Harry Reid? Barack Obama? Nancy Pelosi? Joe Biden? John Murtha?
So much for that failed surge, huh guys?
WASHINGTON (AP) – No matter who is elected president in November, his foreign policy team will have to deal with one of the most frustrating realities in Iraq: the slow pace with which the government in Baghdad operates.
Iraq’s political and military success is considered vital to U.S. interests, whether troops stay or go. And while the Iraqi government has made measurable progress in recent months, the pace at which it’s done so has been achingly slow.
The White House sees the progress in a particularly positive light, declaring in a new assessment to Congress that Iraq’s efforts on 15 of 18 benchmarks are “satisfactory”—almost twice of what it determined to be the case a year ago. The May 2008 report card, obtained by the Associated Press, determines that only two of the benchmarks—enacting and implementing laws to disarm militias and distribute oil revenues—are unsatisfactory.

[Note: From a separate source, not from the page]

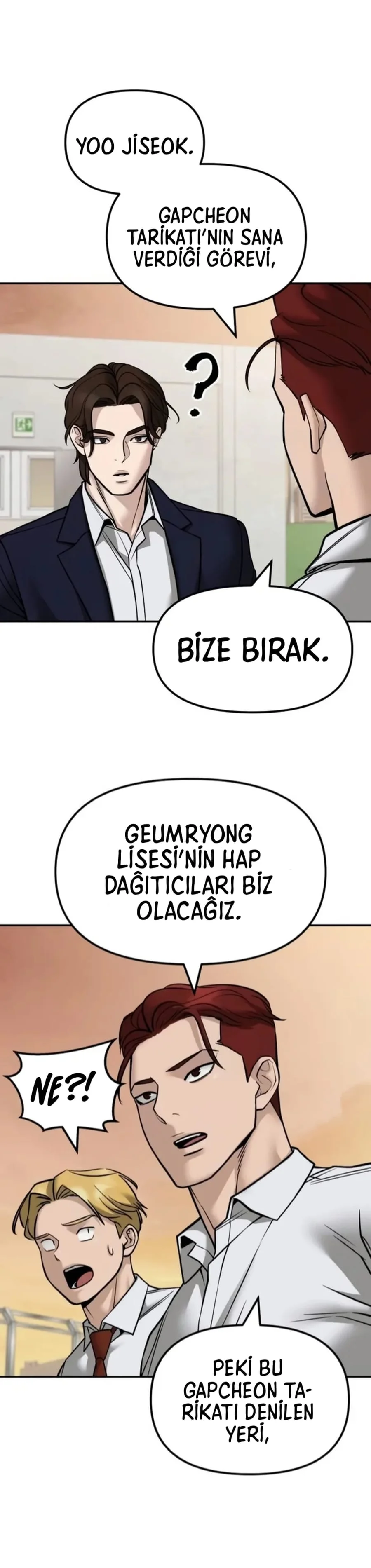 The Bully In-Charge - Bölüm 148 - Sayfa 18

In the past 12 months, since the White House released its first formal assessment of Iraq’s military and political progress, Baghdad politicians have reached several new agreements seen as critical to easing sectarian tensions.
They have passed, for example, legislation that grants amnesty for some prisoners and allows former members of Saddam Hussein’s political party to recover lost jobs or pensions. They also determined that provincial elections would be held by Oct. 1.